James cleared his throat. “I believe you were going to tell me about your step-siblings, Miss Carrick.”
“Very well. Go ahead and protect him. He probably needs it. He is on the puny side, isn’t he?” Since both men looked at her like she was a moron, which maybe she was in this particular instance, Hallie gave it up. “Very well, my father and mother are building very few sailing vessels now. It’s all steamships, and that is a very different thing indeed. Can you imagine, it takes only two weeks to voyage from Baltimore to Portsmouth on a steamship? It was closer to six weeks when I was a little girl.”
“Progress is everywhere,” James said to his twin. “There are gaslights in most all the public buildings in London now.”
“London is behind. Gaslights are simply everywhere in Baltimore, my father tells me,” Hallie said. Since all she got for that remark was a raised eyebrow from James, she continued. “If you must know, my lord, I have one stepbrother, Dev, only thirteen, but I know he will be a very accomplished shipbuilder by the time he’s twenty. My oldest stepbrother, Carson, will run the company one day, and my youngest stepbrother, Eric, is only ten but still, he’s sailing mad. My sister, Louisa, wants to write novels. However, she’s only nine years old, a bit early to know if her stories will improve.”

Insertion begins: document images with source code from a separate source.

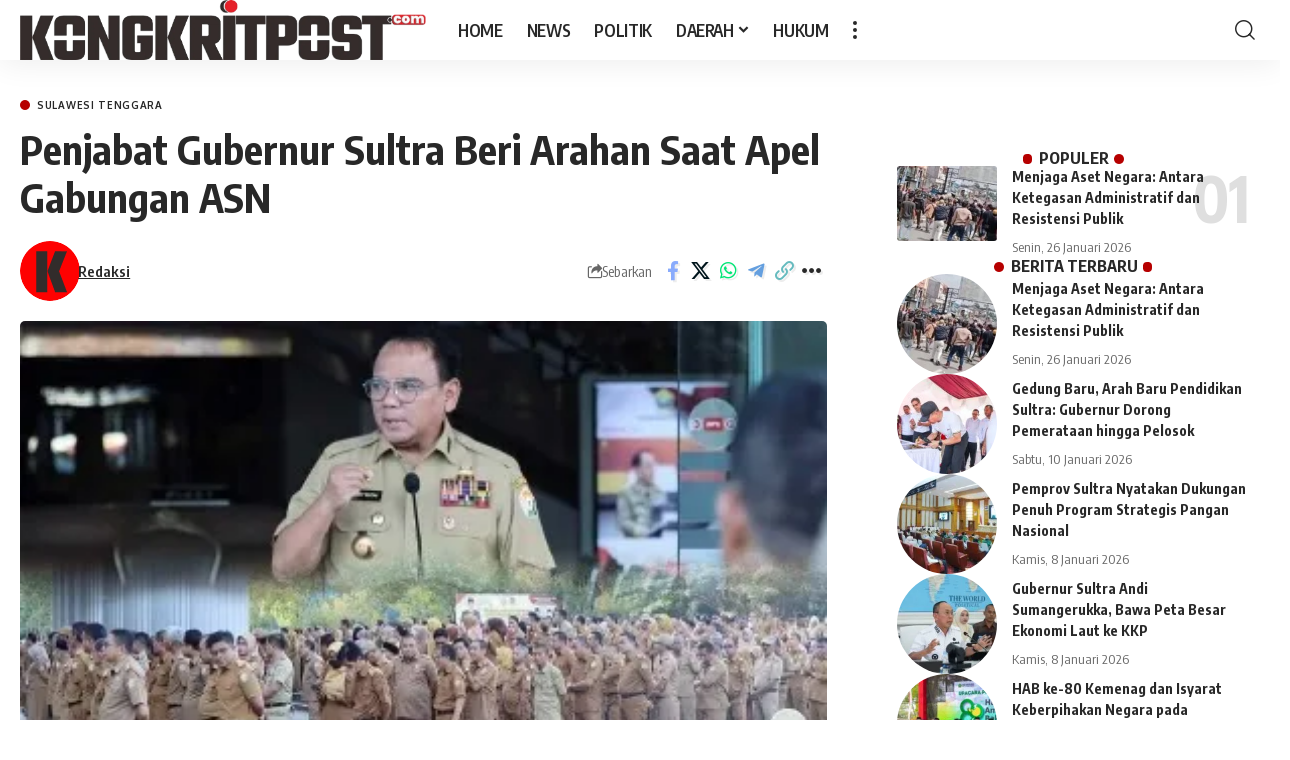

--- FILE ---
content_type: text/html; charset=utf-8
request_url: https://www.google.com/recaptcha/api2/aframe
body_size: 267
content:
<!DOCTYPE HTML><html><head><meta http-equiv="content-type" content="text/html; charset=UTF-8"></head><body><script nonce="fr9geNDuAEFXRNd-Rg5wMA">/** Anti-fraud and anti-abuse applications only. See google.com/recaptcha */ try{var clients={'sodar':'https://pagead2.googlesyndication.com/pagead/sodar?'};window.addEventListener("message",function(a){try{if(a.source===window.parent){var b=JSON.parse(a.data);var c=clients[b['id']];if(c){var d=document.createElement('img');d.src=c+b['params']+'&rc='+(localStorage.getItem("rc::a")?sessionStorage.getItem("rc::b"):"");window.document.body.appendChild(d);sessionStorage.setItem("rc::e",parseInt(sessionStorage.getItem("rc::e")||0)+1);localStorage.setItem("rc::h",'1769406892939');}}}catch(b){}});window.parent.postMessage("_grecaptcha_ready", "*");}catch(b){}</script></body></html>

--- FILE ---
content_type: image/svg+xml
request_url: https://kongkritpost.com/wp-content/uploads/2023/05/Pav-KP.svg
body_size: 474
content:
<?xml version="1.0" encoding="UTF-8"?>
<!DOCTYPE svg PUBLIC "-//W3C//DTD SVG 1.1//EN" "http://www.w3.org/Graphics/SVG/1.1/DTD/svg11.dtd">
<svg xmlns="http://www.w3.org/2000/svg" version="1.1" width="512px" height="512px" style="shape-rendering:geometricPrecision; text-rendering:geometricPrecision; image-rendering:optimizeQuality; fill-rule:evenodd; clip-rule:evenodd" xmlns:xlink="http://www.w3.org/1999/xlink">
<g><path style="opacity:0.997" fill="#fe0000" d="M 233.5,-0.5 C 248.167,-0.5 262.833,-0.5 277.5,-0.5C 375.057,11.585 445.557,61.585 489,149.5C 501.355,177.372 508.855,206.372 511.5,236.5C 511.5,249.167 511.5,261.833 511.5,274.5C 501.856,364.33 458.523,432.497 381.5,479C 348.876,496.822 314.21,507.655 277.5,511.5C 262.833,511.5 248.167,511.5 233.5,511.5C 135.955,499.431 65.4549,449.431 22,361.5C 9.77893,333.944 2.27893,305.277 -0.5,275.5C -0.5,262.167 -0.5,248.833 -0.5,235.5C 9.43789,146.08 52.7712,78.2462 129.5,32C 162.118,14.1805 196.784,3.34712 233.5,-0.5 Z"/></g>
<g><path style="opacity:1" fill="#133332" d="M 299.5,87.5 C 333.502,87.3333 367.502,87.5 401.5,88C 400.944,88.3826 400.611,88.8826 400.5,89.5C 366.736,88.84 333.069,88.1733 299.5,87.5 Z"/></g>
<g><path style="opacity:1" fill="#1b3130" d="M 233.5,88.5 C 202.167,88.5 170.833,88.5 139.5,88.5C 139.5,204.5 139.5,320.5 139.5,436.5C 170.833,436.5 202.167,436.5 233.5,436.5C 233.5,436.833 233.5,437.167 233.5,437.5C 201.833,437.5 170.167,437.5 138.5,437.5C 138.5,320.833 138.5,204.167 138.5,87.5C 170.338,87.1685 202.004,87.5018 233.5,88.5 Z"/></g>
<g><path style="opacity:1" fill="#322c2b" d="M 233.5,88.5 C 233.5,144.833 233.5,201.167 233.5,257.5C 233.5,317.167 233.5,376.833 233.5,436.5C 202.167,436.5 170.833,436.5 139.5,436.5C 139.5,320.5 139.5,204.5 139.5,88.5C 170.833,88.5 202.167,88.5 233.5,88.5 Z"/></g>
<g><path style="opacity:1" fill="#322c2b" d="M 299.5,87.5 C 333.069,88.1733 366.736,88.84 400.5,89.5C 377.881,145.852 355.547,202.352 333.5,259C 356.468,318.073 379.135,377.24 401.5,436.5C 367.444,437.156 333.611,436.489 300,434.5C 299.601,434.728 299.435,435.062 299.5,435.5C 277.991,377.647 256.658,319.647 235.5,261.5C 235.167,260.167 234.833,258.833 234.5,257.5C 255.794,200.607 277.461,143.94 299.5,87.5 Z"/></g>
<g><path style="opacity:1" fill="#d90808" d="M 233.5,257.5 C 233.833,257.5 234.167,257.5 234.5,257.5C 234.833,258.833 235.167,260.167 235.5,261.5C 234.833,320.167 234.167,378.833 233.5,437.5C 233.5,437.167 233.5,436.833 233.5,436.5C 233.5,376.833 233.5,317.167 233.5,257.5 Z"/></g>
<g><path style="opacity:1" fill="#21302f" d="M 401.5,436.5 C 367.671,437.498 333.671,437.832 299.5,437.5C 299.5,436.833 299.5,436.167 299.5,435.5C 299.435,435.062 299.601,434.728 300,434.5C 333.611,436.489 367.444,437.156 401.5,436.5 Z"/></g>
<g><path style="opacity:1" fill="#c40c0c" d="M 401.5,436.5 C 402.043,436.56 402.376,436.893 402.5,437.5C 368.002,438.83 333.669,438.83 299.5,437.5C 333.671,437.832 367.671,437.498 401.5,436.5 Z"/></g>
</svg>
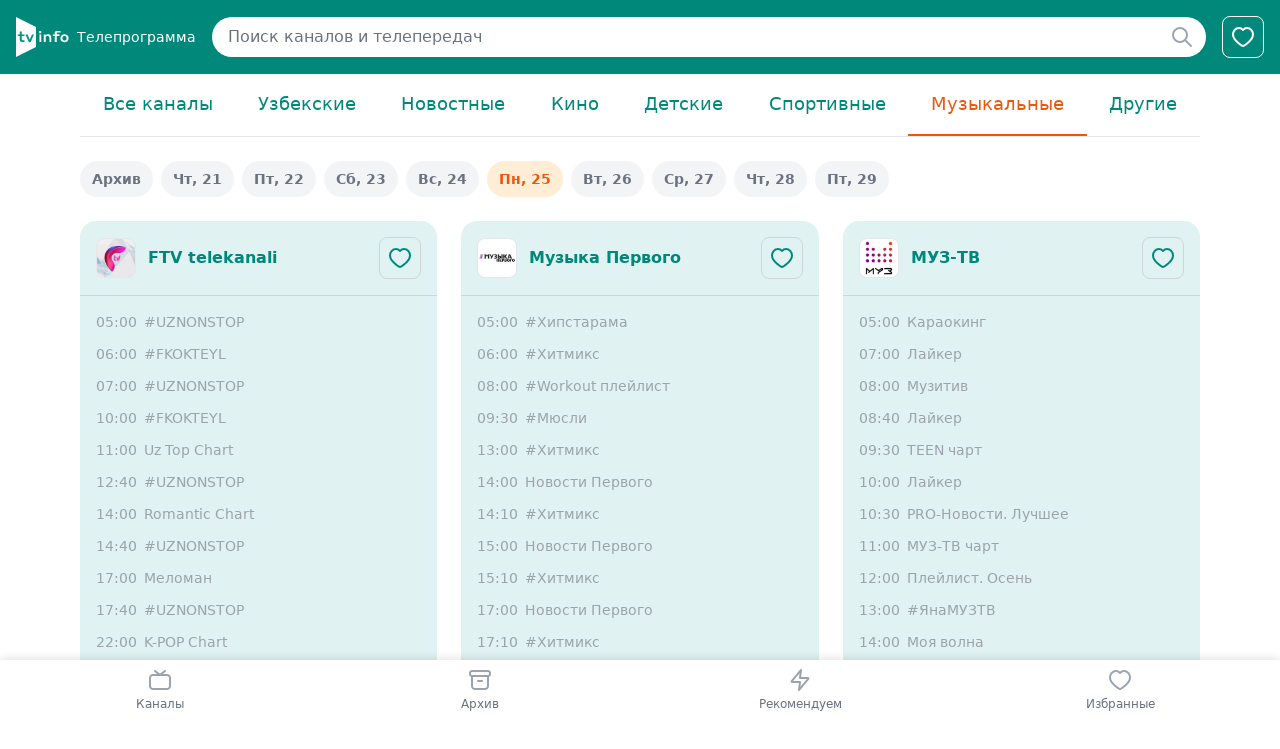

--- FILE ---
content_type: text/html; charset=utf-8
request_url: https://www.google.com/recaptcha/api2/aframe
body_size: 263
content:
<!DOCTYPE HTML><html><head><meta http-equiv="content-type" content="text/html; charset=UTF-8"></head><body><script nonce="tQ3T4f1unLwaadmehC-bVg">/** Anti-fraud and anti-abuse applications only. See google.com/recaptcha */ try{var clients={'sodar':'https://pagead2.googlesyndication.com/pagead/sodar?'};window.addEventListener("message",function(a){try{if(a.source===window.parent){var b=JSON.parse(a.data);var c=clients[b['id']];if(c){var d=document.createElement('img');d.src=c+b['params']+'&rc='+(localStorage.getItem("rc::a")?sessionStorage.getItem("rc::b"):"");window.document.body.appendChild(d);sessionStorage.setItem("rc::e",parseInt(sessionStorage.getItem("rc::e")||0)+1);localStorage.setItem("rc::h",'1769450447992');}}}catch(b){}});window.parent.postMessage("_grecaptcha_ready", "*");}catch(b){}</script></body></html>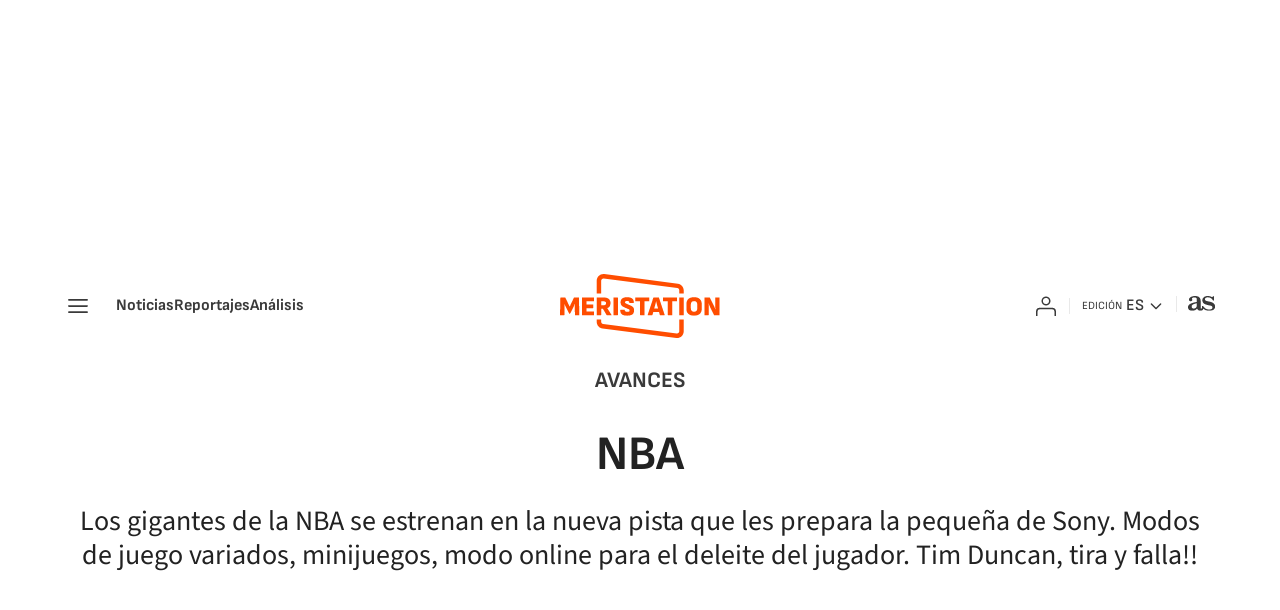

--- FILE ---
content_type: image/svg+xml
request_url: https://static.as.com/dist/resources/images/v2/ui/meri-score.svg
body_size: 264
content:
<svg width="57" height="46" fill="none" xmlns="http://www.w3.org/2000/svg"><path d="M3.80896 35.0141c.00003.5868.43808 1.083 1.0229 1.1577l46.58604 5.9627c.7006.0894 1.321-.4531 1.321-1.1562v-29.978c0-.5868-.4381-1.09607-1.0229-1.17071L5.13001 4.1584c-.70069-.0894-1.32105.45312-1.32105 1.15617V35.0141Z" fill="#fff"/><path d="M3.80896 35.0141c.00003.5868.43808 1.083 1.0229 1.1577l46.58604 5.9627c.7006.0894 1.321-.4531 1.321-1.1562v-29.978c0-.5868-.4381-1.09607-1.0229-1.17071L5.13001 4.1584c-.70069-.0894-1.32105.45312-1.32105 1.15617V35.0141Z" fill="#fff"/><path d="M3.80896 35.0141c.00003.5868.43808 1.083 1.0229 1.1577l46.58604 5.9627c.7006.0894 1.321-.4531 1.321-1.1562v-29.978c0-.5868-.4381-1.09607-1.0229-1.17071L5.13001 4.1584c-.70069-.0894-1.32105.45312-1.32105 1.15617V35.0141Z" fill="#fff"/><path d="M0 36.1008V3.49972C0 1.39059 1.86094-.239243 3.963.0289415L53.4789 6.42862c1.7546.22387 3.0688 1.71018 3.0689 3.47063V42.5004l-.0013.0985c-.056 2.0284-1.8347 3.5861-3.8634 3.3833l-.0983-.0111-49.51595-6.3997C1.3417 39.3511.0412354 37.9074.00100144 36.1831L0 36.1008Zm3.80892-1.0867c.00002.5868.43808 1.083 1.0229 1.1576l46.58598 5.9628c.7007.0894 1.3211-.4532 1.3211-1.1562v-29.978c-.0001-.5868-.4381-1.09609-1.0229-1.17072L5.12996 4.15839c-.70068-.0894-1.32104.45312-1.32104 1.15616V35.0141Z" fill="#FF4D00"/><path d="M0 36.1008V3.49972C0 1.39059 1.86094-.239243 3.963.0289415L53.4789 6.42862c1.7546.22387 3.0688 1.71018 3.0689 3.47063V42.5004l-.0013.0985c-.056 2.0284-1.8347 3.5861-3.8634 3.3833l-.0983-.0111-49.51595-6.3997C1.3417 39.3511.0412354 37.9074.00100144 36.1831L0 36.1008Zm3.80892-1.0867c.00002.5868.43808 1.083 1.0229 1.1576l46.58598 5.9628c.7007.0894 1.3211-.4532 1.3211-1.1562v-29.978c-.0001-.5868-.4381-1.09609-1.0229-1.17072L5.12996 4.15839c-.70068-.0894-1.32104.45312-1.32104 1.15616V35.0141Z" fill="#FF4D00"/><path d="M0 36.1008V3.49972C0 1.39059 1.86094-.239243 3.963.0289415L53.4789 6.42862c1.7546.22387 3.0688 1.71018 3.0689 3.47063V42.5004l-.0013.0985c-.056 2.0284-1.8347 3.5861-3.8634 3.3833l-.0983-.0111-49.51595-6.3997C1.3417 39.3511.0412354 37.9074.00100144 36.1831L0 36.1008Zm3.80892-1.0867c.00002.5868.43808 1.083 1.0229 1.1576l46.58598 5.9628c.7007.0894 1.3211-.4532 1.3211-1.1562v-29.978c-.0001-.5868-.4381-1.09609-1.0229-1.17072L5.12996 4.15839c-.70068-.0894-1.32104.45312-1.32104 1.15616V35.0141Z" fill="#FF4D00"/></svg>

--- FILE ---
content_type: application/x-javascript;charset=utf-8
request_url: https://smetrics.as.com/id?d_visid_ver=5.4.0&d_fieldgroup=A&mcorgid=2387401053DB208C0A490D4C%40AdobeOrg&mid=19972887527747292815547694291559273031&ts=1768751828015
body_size: -36
content:
{"mid":"19972887527747292815547694291559273031"}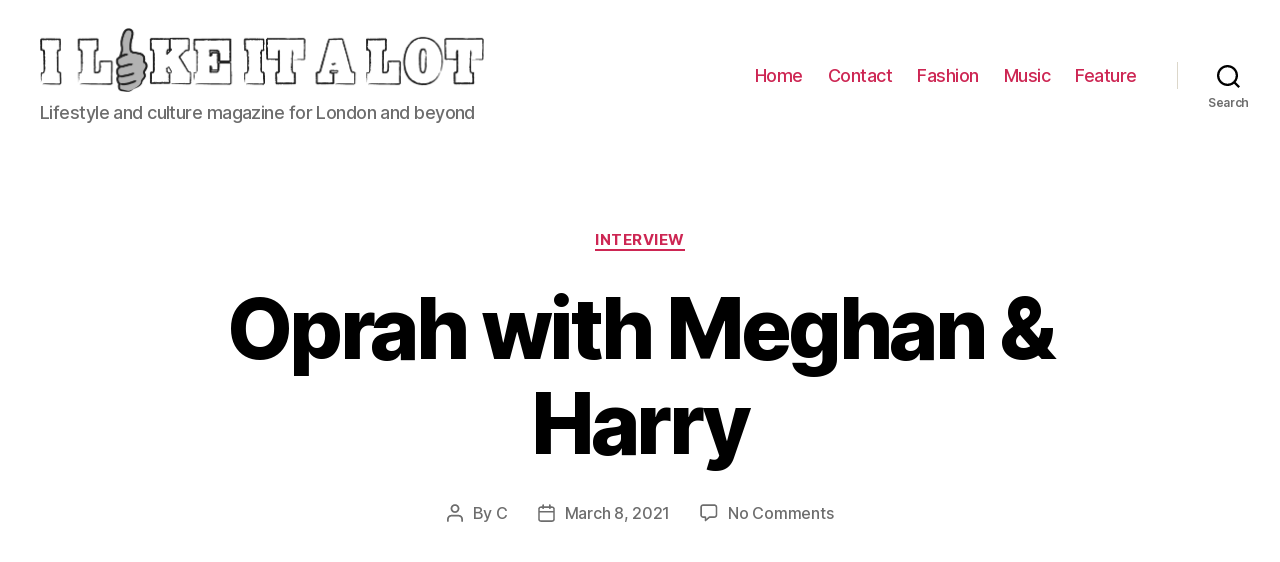

--- FILE ---
content_type: text/html; charset=utf-8
request_url: https://www.google.com/recaptcha/api2/aframe
body_size: 268
content:
<!DOCTYPE HTML><html><head><meta http-equiv="content-type" content="text/html; charset=UTF-8"></head><body><script nonce="opy-DzTDpAAhCR309EKW9w">/** Anti-fraud and anti-abuse applications only. See google.com/recaptcha */ try{var clients={'sodar':'https://pagead2.googlesyndication.com/pagead/sodar?'};window.addEventListener("message",function(a){try{if(a.source===window.parent){var b=JSON.parse(a.data);var c=clients[b['id']];if(c){var d=document.createElement('img');d.src=c+b['params']+'&rc='+(localStorage.getItem("rc::a")?sessionStorage.getItem("rc::b"):"");window.document.body.appendChild(d);sessionStorage.setItem("rc::e",parseInt(sessionStorage.getItem("rc::e")||0)+1);localStorage.setItem("rc::h",'1769511263395');}}}catch(b){}});window.parent.postMessage("_grecaptcha_ready", "*");}catch(b){}</script></body></html>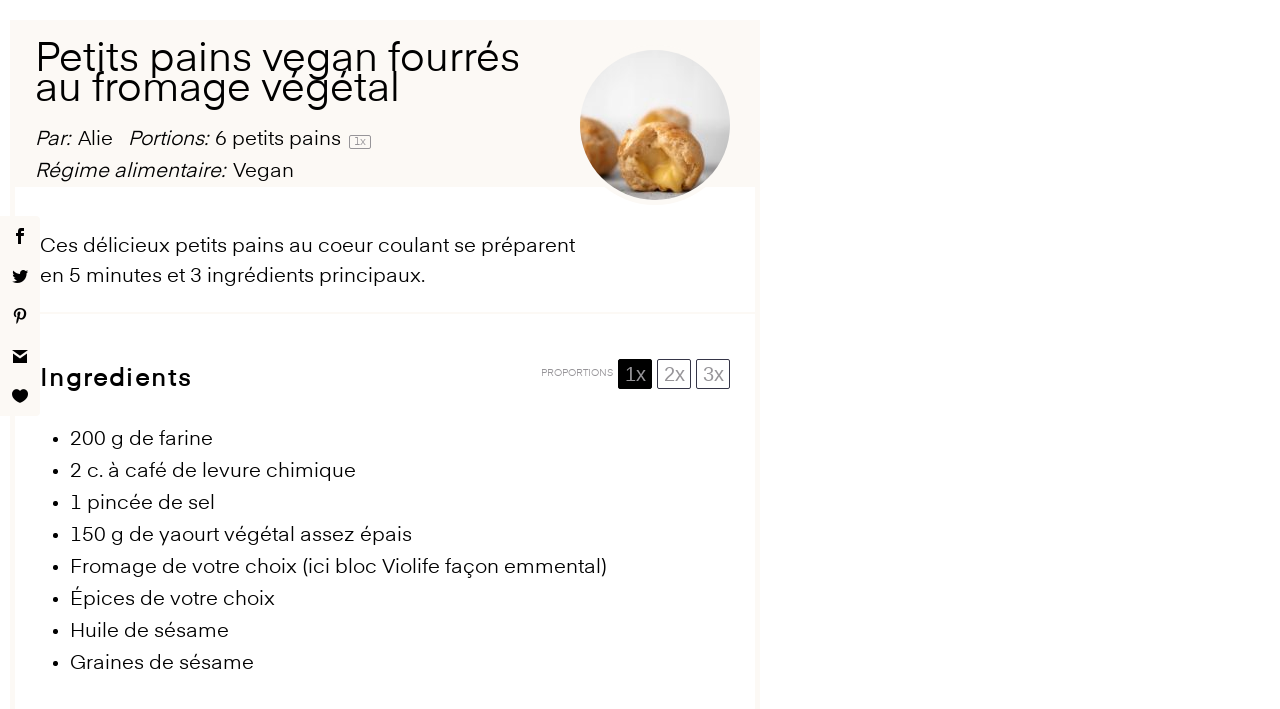

--- FILE ---
content_type: text/css; charset=utf-8
request_url: https://healthyalie.com/wp-content/cache/min/1/wp-content/plugins/tasty-links/assets/css/featured-links-block.css?ver=1738077974
body_size: 304
content:
.wp-block-wp-tasty-tasty-links-featured{box-shadow:0 4px 8px 0 rgba(0,0,0,.12),0 2px 4px 0 rgba(0,0,0,.08);display:flex;flex-wrap:wrap;justify-content:space-evenly;margin:2rem auto;padding:1.5rem 1rem}.wp-block-wp-tasty-tasty-links-featured>h1,.wp-block-wp-tasty-tasty-links-featured>h2,.wp-block-wp-tasty-tasty-links-featured>h3,.wp-block-wp-tasty-tasty-links-featured>h4,.wp-block-wp-tasty-tasty-links-featured>h5,.wp-block-wp-tasty-tasty-links-featured>h6{flex:0 0 100%;margin-bottom:1rem;text-align:center}.wp-block-wp-tasty-tasty-links-featured .tasty-link-card{flex:0 0 50%;padding:.5rem .5rem 1.5rem;text-align:center}@media screen and (min-width:500px){.wp-block-wp-tasty-tasty-links-featured .tasty-link-card{flex:0 0 33%}}.wp-block-wp-tasty-tasty-links-featured .tasty-link-card p{font-size:1em;font-weight:700;margin-bottom:0}.wp-block-wp-tasty-tasty-links-featured .tasty-link-card p a{color:initial}.wp-block-wp-tasty-tasty-links-featured .tasty-link-card span{font-size:.9em}.wp-block-wp-tasty-tasty-links-featured .tasty-link-card img{height:140px;-o-object-fit:contain;object-fit:contain}.tasty-links-plug{display:flex;align-items:center;justify-content:center;margin:-1rem 0 2rem 0}.tasty-links-plug img{display:block;margin-bottom:0;margin-left:.5rem;width:125px}

--- FILE ---
content_type: text/css; charset=utf-8
request_url: https://healthyalie.com/wp-content/cache/min/1/wp-content/plugins/codecanyon-HH0o4TbA-woocommerce-preorder-sales-bulk-discount-time-counter/assets/css/frontend.css?ver=1738077974
body_size: 139
content:
.mpos-avail-test{width:100%;text-align:center;font-size:30px}.mpos_inquiry_preorder_form{width:70%;margin:0 auto}.form.mpos_inquiry_preorder_form p input,.form.mpos_inquiry_preorder_form p textarea{width:100%;border-radius:2px;box-shadow:none!important;background:none;border:1px solid #cecece}h2#modal1Title{margin-bottom:30px}.remodal-confirm,.remodal-cancel{color:black!important;background:#c6c6c6!important;padding:8px 0px!important}

--- FILE ---
content_type: text/css; charset=utf-8
request_url: https://healthyalie.com/wp-content/cache/min/1/wp-content/uploads/useanyfont/uaf.css?ver=1738077974
body_size: 123
content:
@font-face{font-family:'eina01-regular';src:url(/wp-content/uploads/useanyfont/2352Eina01-Regular.woff2) format('woff2'),url(/wp-content/uploads/useanyfont/2352Eina01-Regular.woff) format('woff');font-display:swap}.eina01-regular{font-family:'eina01-regular'!important}@font-face{font-family:'tenderness';src:url(/wp-content/uploads/useanyfont/6789Tenderness.woff2) format('woff2'),url(/wp-content/uploads/useanyfont/6789Tenderness.woff) format('woff');font-display:swap}.tenderness{font-family:'tenderness'!important}@font-face{font-family:'martel';src:url(/wp-content/uploads/useanyfont/5214Martel.woff2) format('woff2'),url(/wp-content/uploads/useanyfont/5214Martel.woff) format('woff');font-display:swap}.martel{font-family:'martel'!important}body,p,blockquote,li{font-family:'eina01-regular'!important}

Jason said. “I know your step-siblings. They are friends with the Wyndham children. Whenever I was close by, Louisa would spin a tale for me. She always told me she wanted me to be the hero of all her novels, and that there would be at least one hundred since she planned to write until she croaks over her quill at the turn of the century. She’ll have me perform deeds of derring-do and rescue ladies from villains, starting with her, she hopes, when she grows up.”
Hallie rolled her yes. “Louisa doesn’t know any villains. The thought of my father letting a villain get near her is about as likely as a week passing in England without rain.”
“A novelist, Louisa has given me to understand, can spin villains out of red yarn if she wishes to.”
She looked him up and down. “I must write Louisa about losing her perspective over a pretty face, wide shoulders, and a flat belly.”